« RENTRER dans l’interprofessionnalité est une question de survie, a déclaré Jérôme Paresys-Barbier, président de la section D (adjoints) de l’Ordre des pharmaciens, devant les étudiants en pharmacie, réunis en congrès à l’Université de Bordeaux. Cela exige de savoir tendre la main, mais votre génération ne peut plus penser autrement. »
Le 51e congrès de l’association nationale des étudiants en pharmacie de France (ANEPF) a consacré une journée aux relations parfois tendues, entre professionnels de santé, sous le titre « l’interprofessionnalité pourra-t-elle aller au bout de ses ambitions ? »
Lors d’une table ronde, Luc Durand, coordinateur des soins au CHU de Bordeaux, a dressé un tableau des mesures qui ont fait reculer le corporatisme en milieu hospitalier : pôles d’activités, certification, groupes sur les vigilances, prise en charge en ambulatoire encourageant la coordination des soins ville-hôpital… « Un projet est en cours à Bordeaux, pour créer un annuaire qui permettra aux médecins de ville de contacter directement sur leur portable, les praticiens hospitaliers, a-t-il précisé, tout en reconnaissant que le bilan demeure mitigé. On continue de constater la prégnance des médecins dans la gouvernance des CHU »

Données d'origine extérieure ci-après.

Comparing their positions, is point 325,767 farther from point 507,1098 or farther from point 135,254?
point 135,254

« Asphyxier les ARS sous les dossiers de soins coordonnés. »
Martial Olivier-Koehret, médecin généraliste, ex-MG France, créateur de l’association de soins coordonnés, a rappelé les obstacles franchis sur le chemin de l’interprofessionnalité : « Nous venons d’un temps où les professionnels de santé n’avaient pas le droit de se parler ; nous avons fait bouger le cadre juridique. Le second blocage était culturel, chacun de nous vivant dans des représentations, avec des médecins qui savent tout, n’ont besoin de personne et ne connaissent pas l’autre ; cela évolue. Le troisième obstacle, c’est l’État et les institutions qui pensent pour nous et imaginent des règles pour nous enquiquiner. Le quatrième est la formalisation souvent difficile de nos exercices de soins coordonnés. Mais tous ces obstacles peuvent être franchis, c’est votre engagement qui fera la différence ! »
« Il faut asphyxier les ARS sous les dossiers de soins coordonnés, a renchéri Jérôme Paresys-Barbier. Cela montrera notre volonté. La santé, c’est comme la construction, on ne peut bâtir correctement une maison si le maçon et l’électricien ne se parlent pas ? »
Une officine n’est pas un bazar.
Lors de cette table-ronde, médecin et pharmacien n’ont pas hésité à balayer devant leur porte. Pour Jérôme Paresys-Barbier, afin d’assurer ses nouvelles missions, « le pharmacien doit faire en sorte que son officine ne ressemble pas à un bazar, créer un espace d’accueil et de confidentialité, une salle pour recevoir les patients et discuter de leur traitement… » Il a aussi plaidé pour un vrai dialogue : « face à une ordonnance présentant une contre-indication, trop de pharmaciens refusent encore d’appeler le médecin. »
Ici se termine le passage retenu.